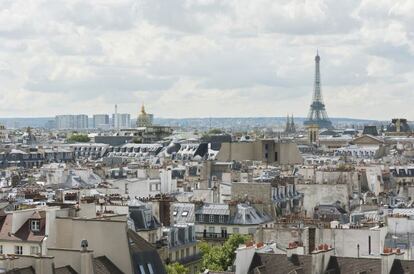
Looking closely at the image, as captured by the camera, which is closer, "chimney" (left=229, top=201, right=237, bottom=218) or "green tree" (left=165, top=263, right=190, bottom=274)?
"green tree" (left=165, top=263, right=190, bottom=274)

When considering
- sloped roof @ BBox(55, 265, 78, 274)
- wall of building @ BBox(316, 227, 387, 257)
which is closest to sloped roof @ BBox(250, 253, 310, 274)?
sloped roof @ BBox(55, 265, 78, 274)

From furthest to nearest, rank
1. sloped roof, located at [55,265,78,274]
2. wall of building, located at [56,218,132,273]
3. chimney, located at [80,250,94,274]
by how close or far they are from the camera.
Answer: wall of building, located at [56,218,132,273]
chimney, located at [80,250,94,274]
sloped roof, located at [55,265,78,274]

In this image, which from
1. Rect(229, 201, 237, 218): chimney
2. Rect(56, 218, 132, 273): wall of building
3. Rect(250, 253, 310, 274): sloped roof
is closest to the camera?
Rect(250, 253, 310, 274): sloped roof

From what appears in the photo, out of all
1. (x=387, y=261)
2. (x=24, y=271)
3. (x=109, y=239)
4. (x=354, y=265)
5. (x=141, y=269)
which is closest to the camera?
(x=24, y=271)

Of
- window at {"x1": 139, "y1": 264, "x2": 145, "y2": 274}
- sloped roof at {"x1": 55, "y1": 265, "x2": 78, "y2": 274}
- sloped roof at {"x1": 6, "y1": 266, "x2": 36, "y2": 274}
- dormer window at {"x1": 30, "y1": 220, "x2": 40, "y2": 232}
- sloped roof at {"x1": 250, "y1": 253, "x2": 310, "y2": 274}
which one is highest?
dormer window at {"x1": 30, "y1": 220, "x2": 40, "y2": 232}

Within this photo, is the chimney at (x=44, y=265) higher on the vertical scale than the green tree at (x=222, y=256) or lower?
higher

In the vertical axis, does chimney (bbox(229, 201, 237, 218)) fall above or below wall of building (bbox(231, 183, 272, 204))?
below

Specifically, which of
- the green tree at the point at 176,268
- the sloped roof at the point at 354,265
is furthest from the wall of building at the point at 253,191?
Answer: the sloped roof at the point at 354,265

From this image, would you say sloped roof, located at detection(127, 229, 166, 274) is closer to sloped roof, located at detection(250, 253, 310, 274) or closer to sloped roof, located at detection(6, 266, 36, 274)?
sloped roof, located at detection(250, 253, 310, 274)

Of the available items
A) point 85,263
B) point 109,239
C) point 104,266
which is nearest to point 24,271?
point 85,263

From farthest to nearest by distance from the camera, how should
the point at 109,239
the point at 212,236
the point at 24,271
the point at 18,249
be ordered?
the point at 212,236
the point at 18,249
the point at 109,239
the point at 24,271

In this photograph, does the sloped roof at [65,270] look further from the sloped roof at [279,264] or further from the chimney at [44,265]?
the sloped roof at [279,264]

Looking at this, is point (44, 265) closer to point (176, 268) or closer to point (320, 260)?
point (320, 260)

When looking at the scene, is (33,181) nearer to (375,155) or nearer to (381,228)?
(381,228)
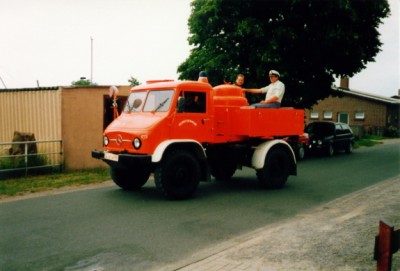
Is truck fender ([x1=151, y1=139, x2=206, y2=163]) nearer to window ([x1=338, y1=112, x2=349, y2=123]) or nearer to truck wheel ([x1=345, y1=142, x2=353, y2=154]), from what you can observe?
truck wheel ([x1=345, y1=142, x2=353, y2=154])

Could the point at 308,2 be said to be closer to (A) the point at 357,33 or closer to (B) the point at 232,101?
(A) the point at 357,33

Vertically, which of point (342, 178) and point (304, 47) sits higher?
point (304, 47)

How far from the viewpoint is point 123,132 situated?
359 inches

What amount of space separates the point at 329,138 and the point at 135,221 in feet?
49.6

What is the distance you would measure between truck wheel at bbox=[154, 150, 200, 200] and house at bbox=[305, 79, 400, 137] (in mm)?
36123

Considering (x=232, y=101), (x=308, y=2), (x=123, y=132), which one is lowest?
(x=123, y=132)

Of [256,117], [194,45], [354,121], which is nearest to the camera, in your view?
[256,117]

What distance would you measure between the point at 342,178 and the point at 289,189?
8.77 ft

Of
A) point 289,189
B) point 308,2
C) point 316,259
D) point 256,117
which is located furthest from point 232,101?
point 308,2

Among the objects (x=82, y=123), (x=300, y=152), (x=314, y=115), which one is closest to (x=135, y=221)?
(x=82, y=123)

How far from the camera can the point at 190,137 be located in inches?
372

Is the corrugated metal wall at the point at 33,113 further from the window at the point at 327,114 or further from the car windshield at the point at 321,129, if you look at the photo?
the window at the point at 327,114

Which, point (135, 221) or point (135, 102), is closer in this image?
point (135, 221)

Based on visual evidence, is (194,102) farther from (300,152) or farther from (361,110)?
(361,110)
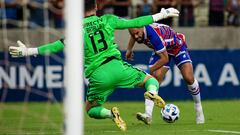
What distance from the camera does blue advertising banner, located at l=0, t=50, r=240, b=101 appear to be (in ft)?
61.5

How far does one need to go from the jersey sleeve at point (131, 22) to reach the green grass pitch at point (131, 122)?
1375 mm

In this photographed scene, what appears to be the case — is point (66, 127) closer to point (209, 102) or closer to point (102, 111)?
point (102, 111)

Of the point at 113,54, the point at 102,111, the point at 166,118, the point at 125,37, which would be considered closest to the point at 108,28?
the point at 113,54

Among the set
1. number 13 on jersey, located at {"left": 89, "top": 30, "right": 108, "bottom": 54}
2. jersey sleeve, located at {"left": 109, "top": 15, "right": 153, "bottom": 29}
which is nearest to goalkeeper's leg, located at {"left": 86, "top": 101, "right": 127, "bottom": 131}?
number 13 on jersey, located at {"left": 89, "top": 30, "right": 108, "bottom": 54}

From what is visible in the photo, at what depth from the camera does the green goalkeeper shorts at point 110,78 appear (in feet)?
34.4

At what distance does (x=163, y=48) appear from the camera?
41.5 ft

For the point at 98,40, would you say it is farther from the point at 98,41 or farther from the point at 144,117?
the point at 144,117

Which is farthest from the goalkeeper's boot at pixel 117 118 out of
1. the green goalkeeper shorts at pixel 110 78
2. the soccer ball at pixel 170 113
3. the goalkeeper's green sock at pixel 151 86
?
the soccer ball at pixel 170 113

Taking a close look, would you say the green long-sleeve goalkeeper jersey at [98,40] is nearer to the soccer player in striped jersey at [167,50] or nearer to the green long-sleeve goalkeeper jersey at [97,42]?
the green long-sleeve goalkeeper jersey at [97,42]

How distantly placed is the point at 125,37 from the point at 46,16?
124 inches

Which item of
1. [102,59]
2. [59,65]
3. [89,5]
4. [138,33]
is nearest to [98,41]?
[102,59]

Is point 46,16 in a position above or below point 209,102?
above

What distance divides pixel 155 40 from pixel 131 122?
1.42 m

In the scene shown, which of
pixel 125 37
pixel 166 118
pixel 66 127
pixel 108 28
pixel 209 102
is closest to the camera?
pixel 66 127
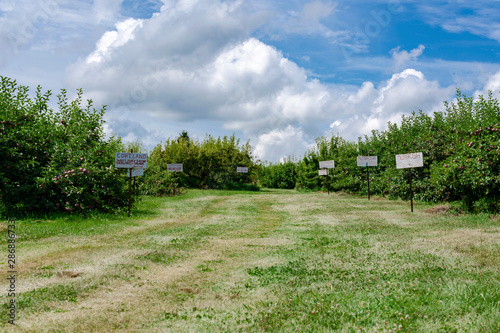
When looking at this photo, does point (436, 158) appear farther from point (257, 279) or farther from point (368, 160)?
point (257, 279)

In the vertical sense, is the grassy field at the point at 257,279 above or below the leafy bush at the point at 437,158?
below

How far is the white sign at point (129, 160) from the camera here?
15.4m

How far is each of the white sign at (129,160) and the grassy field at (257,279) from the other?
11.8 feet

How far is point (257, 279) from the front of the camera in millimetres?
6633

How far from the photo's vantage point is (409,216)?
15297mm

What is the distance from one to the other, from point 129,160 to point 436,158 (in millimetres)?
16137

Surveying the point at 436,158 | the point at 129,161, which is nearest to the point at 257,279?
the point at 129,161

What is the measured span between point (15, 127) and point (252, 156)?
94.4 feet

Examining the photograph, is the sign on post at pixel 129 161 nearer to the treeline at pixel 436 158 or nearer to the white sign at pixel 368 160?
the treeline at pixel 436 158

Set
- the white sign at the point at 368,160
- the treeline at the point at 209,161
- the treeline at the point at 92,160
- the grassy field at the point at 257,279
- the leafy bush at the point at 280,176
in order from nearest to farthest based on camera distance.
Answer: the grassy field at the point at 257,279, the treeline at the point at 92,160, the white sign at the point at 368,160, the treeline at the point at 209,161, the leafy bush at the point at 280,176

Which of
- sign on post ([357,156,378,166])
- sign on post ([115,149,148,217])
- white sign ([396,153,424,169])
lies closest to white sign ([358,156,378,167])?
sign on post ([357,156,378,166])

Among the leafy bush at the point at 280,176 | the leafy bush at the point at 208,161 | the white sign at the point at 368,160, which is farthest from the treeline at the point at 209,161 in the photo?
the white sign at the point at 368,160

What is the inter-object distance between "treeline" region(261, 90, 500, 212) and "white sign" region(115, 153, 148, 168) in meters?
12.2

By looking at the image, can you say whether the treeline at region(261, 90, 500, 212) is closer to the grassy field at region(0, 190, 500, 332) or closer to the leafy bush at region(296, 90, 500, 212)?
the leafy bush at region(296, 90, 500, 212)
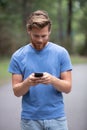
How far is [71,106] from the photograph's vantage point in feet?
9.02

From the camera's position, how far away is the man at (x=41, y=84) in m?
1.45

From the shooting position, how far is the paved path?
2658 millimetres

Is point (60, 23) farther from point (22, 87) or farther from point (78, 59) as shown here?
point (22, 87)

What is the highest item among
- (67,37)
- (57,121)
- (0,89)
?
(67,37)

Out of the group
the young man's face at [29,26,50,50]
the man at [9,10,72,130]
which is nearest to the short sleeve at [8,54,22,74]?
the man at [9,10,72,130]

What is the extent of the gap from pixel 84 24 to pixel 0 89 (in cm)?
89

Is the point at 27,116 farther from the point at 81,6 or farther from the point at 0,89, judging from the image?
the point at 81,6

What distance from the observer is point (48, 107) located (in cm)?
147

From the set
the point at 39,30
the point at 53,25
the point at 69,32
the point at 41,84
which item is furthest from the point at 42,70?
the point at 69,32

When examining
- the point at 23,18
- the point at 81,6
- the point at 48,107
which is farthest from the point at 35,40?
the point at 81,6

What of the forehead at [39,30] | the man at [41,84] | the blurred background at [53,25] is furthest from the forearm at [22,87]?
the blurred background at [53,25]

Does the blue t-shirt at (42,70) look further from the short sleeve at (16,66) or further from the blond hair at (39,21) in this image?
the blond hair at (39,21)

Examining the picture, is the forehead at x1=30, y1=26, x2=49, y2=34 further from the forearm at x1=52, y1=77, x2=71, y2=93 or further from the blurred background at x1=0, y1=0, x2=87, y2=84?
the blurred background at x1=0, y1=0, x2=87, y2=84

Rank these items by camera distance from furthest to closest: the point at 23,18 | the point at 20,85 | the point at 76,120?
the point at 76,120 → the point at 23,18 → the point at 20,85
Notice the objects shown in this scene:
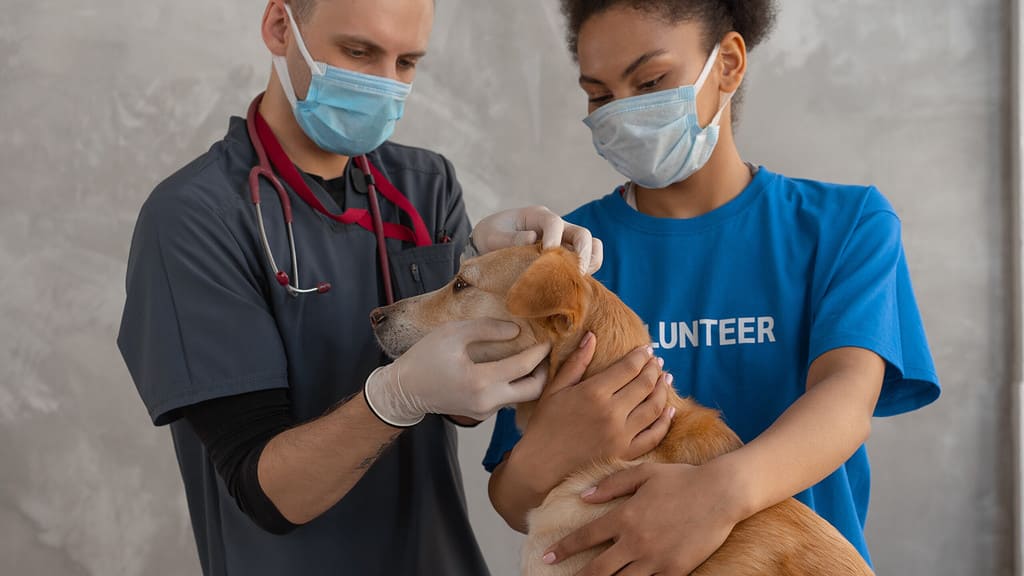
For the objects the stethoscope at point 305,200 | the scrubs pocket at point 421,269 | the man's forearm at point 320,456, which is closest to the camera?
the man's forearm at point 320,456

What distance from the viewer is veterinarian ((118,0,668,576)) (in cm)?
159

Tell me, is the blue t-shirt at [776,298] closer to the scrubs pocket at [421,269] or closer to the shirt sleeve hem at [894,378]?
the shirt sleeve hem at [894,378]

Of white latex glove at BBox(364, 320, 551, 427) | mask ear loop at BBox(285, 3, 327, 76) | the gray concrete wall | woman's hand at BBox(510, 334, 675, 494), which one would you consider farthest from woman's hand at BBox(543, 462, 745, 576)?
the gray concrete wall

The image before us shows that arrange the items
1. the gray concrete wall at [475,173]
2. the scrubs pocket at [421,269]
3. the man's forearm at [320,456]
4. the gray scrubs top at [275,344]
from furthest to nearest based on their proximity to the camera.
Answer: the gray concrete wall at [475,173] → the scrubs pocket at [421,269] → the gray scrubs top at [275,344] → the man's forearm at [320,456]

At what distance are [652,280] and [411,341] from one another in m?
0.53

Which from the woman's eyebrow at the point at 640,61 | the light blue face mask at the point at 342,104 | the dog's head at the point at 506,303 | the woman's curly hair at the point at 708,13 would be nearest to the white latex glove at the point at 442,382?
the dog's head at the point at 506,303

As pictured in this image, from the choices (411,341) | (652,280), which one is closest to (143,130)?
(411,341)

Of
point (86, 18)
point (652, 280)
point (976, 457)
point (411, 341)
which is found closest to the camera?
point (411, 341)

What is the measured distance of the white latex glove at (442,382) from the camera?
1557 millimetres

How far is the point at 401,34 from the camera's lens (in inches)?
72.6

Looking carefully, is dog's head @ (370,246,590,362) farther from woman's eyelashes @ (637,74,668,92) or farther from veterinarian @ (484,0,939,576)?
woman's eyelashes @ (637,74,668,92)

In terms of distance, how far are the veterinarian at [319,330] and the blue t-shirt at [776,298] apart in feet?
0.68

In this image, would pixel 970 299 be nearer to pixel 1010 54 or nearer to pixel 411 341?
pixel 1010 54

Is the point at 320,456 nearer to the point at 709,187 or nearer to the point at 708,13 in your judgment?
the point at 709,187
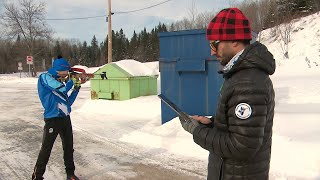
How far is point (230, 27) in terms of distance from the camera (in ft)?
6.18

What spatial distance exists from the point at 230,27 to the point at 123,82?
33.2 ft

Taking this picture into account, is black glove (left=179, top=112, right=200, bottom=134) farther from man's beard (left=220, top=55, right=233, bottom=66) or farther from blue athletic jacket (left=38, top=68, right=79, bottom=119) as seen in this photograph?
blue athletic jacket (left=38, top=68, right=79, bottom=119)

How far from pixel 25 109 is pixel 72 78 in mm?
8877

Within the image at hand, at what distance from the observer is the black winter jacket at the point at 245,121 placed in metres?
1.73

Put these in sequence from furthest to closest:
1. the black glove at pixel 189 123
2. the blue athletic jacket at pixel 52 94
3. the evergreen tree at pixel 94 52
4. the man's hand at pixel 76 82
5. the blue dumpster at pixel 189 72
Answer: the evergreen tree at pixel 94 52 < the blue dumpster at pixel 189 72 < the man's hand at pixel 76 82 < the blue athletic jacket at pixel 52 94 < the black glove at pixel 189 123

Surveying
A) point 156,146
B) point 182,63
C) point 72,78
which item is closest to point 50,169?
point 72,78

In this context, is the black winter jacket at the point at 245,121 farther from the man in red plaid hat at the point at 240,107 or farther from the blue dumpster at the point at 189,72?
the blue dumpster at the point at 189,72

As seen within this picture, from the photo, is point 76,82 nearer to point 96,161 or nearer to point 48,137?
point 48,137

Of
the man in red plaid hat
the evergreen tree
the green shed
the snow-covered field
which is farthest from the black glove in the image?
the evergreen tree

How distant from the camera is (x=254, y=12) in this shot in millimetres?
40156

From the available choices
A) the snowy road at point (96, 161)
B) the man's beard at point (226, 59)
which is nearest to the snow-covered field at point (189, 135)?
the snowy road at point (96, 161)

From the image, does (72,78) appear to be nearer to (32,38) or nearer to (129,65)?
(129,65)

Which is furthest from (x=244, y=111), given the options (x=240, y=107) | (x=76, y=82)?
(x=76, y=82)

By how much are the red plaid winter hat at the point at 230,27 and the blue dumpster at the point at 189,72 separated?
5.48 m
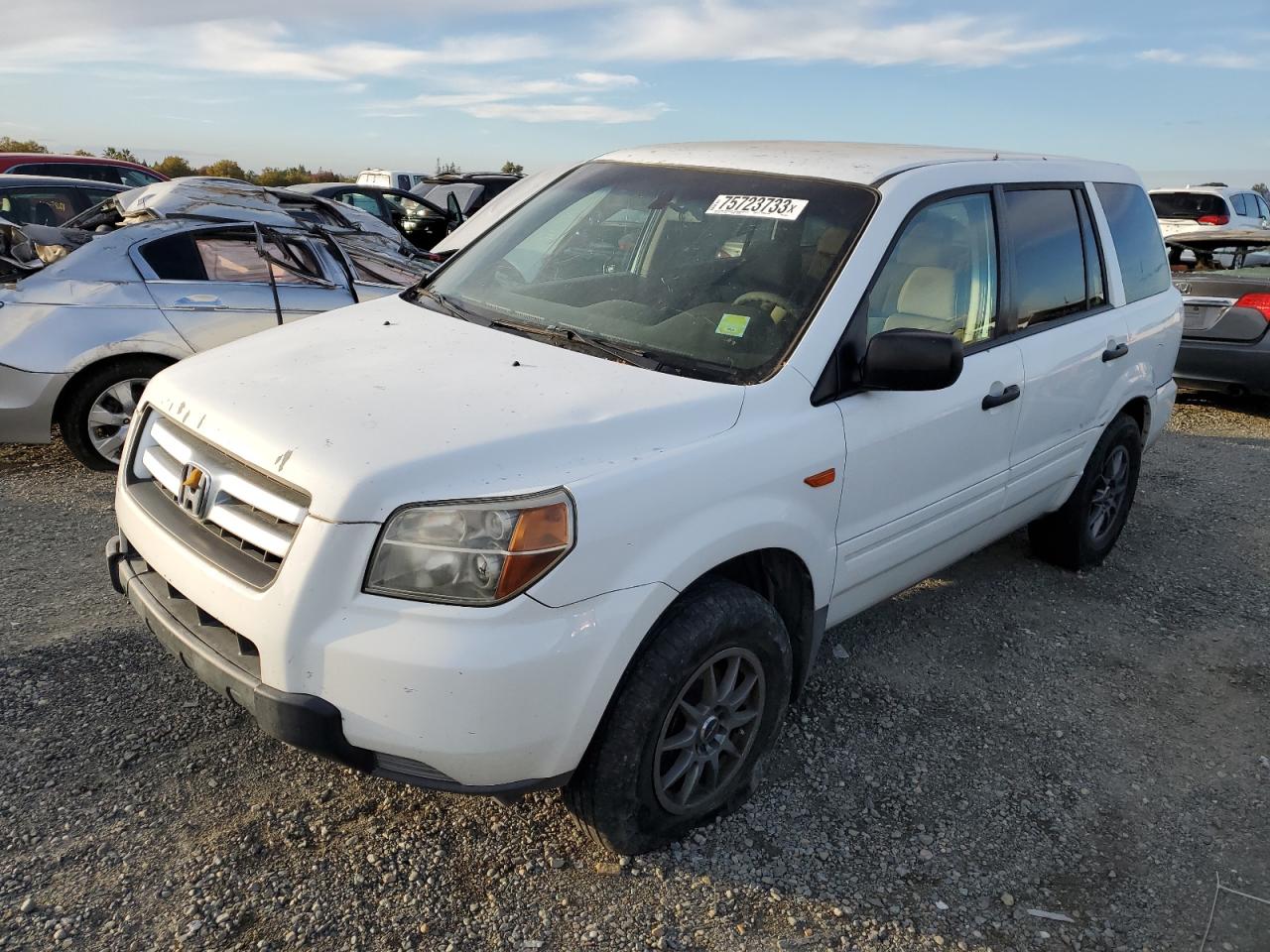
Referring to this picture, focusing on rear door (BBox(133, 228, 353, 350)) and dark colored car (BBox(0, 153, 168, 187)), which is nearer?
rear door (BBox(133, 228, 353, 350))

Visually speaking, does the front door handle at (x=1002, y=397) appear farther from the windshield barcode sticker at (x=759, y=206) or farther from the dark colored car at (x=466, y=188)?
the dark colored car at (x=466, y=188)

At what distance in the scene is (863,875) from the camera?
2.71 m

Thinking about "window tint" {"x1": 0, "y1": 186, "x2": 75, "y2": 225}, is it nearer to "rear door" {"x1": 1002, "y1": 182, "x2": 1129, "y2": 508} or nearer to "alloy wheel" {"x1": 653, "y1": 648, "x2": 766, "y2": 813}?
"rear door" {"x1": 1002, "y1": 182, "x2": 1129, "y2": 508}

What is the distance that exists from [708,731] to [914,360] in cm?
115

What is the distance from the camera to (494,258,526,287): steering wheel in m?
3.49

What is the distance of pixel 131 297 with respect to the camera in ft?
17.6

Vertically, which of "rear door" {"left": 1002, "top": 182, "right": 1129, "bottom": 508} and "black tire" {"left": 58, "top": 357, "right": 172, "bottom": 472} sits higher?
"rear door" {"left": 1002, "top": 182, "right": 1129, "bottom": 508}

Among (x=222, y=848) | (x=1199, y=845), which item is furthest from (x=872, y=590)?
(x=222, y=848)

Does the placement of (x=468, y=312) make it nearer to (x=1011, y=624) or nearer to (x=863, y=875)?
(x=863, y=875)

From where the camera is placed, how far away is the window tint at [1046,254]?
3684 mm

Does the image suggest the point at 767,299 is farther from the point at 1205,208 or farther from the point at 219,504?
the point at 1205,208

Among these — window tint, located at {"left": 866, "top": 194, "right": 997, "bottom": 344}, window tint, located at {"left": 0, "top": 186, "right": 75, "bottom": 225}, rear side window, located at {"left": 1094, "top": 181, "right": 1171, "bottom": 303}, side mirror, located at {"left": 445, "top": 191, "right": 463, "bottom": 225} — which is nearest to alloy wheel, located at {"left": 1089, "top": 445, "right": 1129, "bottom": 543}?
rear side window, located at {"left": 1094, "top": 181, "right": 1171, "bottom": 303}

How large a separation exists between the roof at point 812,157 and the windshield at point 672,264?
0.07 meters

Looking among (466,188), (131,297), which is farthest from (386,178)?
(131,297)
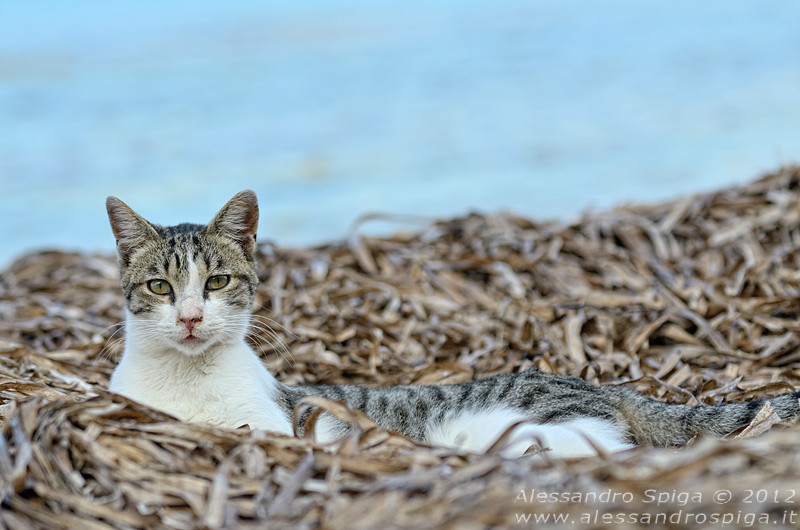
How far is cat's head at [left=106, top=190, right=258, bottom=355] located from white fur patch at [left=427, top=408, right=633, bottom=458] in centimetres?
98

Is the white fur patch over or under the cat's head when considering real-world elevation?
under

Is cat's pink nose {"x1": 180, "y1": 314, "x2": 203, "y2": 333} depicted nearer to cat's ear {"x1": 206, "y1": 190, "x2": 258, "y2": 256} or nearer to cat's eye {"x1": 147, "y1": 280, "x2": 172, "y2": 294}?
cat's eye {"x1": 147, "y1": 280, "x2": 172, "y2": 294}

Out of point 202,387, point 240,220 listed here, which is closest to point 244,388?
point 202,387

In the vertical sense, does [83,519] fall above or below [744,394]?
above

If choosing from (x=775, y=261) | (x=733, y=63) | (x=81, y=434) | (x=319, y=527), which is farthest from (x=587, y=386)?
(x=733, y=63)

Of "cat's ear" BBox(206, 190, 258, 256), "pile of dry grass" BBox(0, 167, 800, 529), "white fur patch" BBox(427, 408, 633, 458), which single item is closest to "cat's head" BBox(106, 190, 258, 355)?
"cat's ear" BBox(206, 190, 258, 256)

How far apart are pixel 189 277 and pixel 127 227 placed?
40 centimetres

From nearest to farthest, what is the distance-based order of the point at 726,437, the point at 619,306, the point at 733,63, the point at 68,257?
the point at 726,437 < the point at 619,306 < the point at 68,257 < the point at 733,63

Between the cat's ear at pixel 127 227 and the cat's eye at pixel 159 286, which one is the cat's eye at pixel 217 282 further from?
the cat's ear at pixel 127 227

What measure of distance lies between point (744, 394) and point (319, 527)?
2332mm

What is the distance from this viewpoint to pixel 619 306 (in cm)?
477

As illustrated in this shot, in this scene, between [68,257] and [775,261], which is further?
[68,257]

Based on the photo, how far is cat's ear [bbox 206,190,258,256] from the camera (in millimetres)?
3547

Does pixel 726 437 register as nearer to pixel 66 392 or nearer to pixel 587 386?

----------

▸ **GIVEN REQUEST**: Only the lines from the one that contains "How far apart" to the end of the data should be output, exactly as they appear.

▸ **EXPECTED ANSWER**:
How far apart are pixel 189 277 and pixel 127 227 placed?
40 centimetres

From nearest to farthest, what is the distance-based order of the point at 726,437, the point at 619,306, the point at 733,63, the point at 68,257?
the point at 726,437 < the point at 619,306 < the point at 68,257 < the point at 733,63

Between the cat's ear at pixel 127 227 and the cat's eye at pixel 159 286, which one is the cat's eye at pixel 217 282 further from?
the cat's ear at pixel 127 227

What measure of distance lies between point (744, 394) and point (319, 527)?
2332mm

What is the distance from this viewpoint to pixel 619 306 (in cm)?
477

As illustrated in this shot, in this scene, between [68,257] and [775,261], which is further?
[68,257]

Based on the photo, how far is cat's ear [bbox 206,190,258,256] from the camera (in millimetres)?
3547

Does pixel 726 437 register as nearer to pixel 66 392 or nearer to pixel 587 386?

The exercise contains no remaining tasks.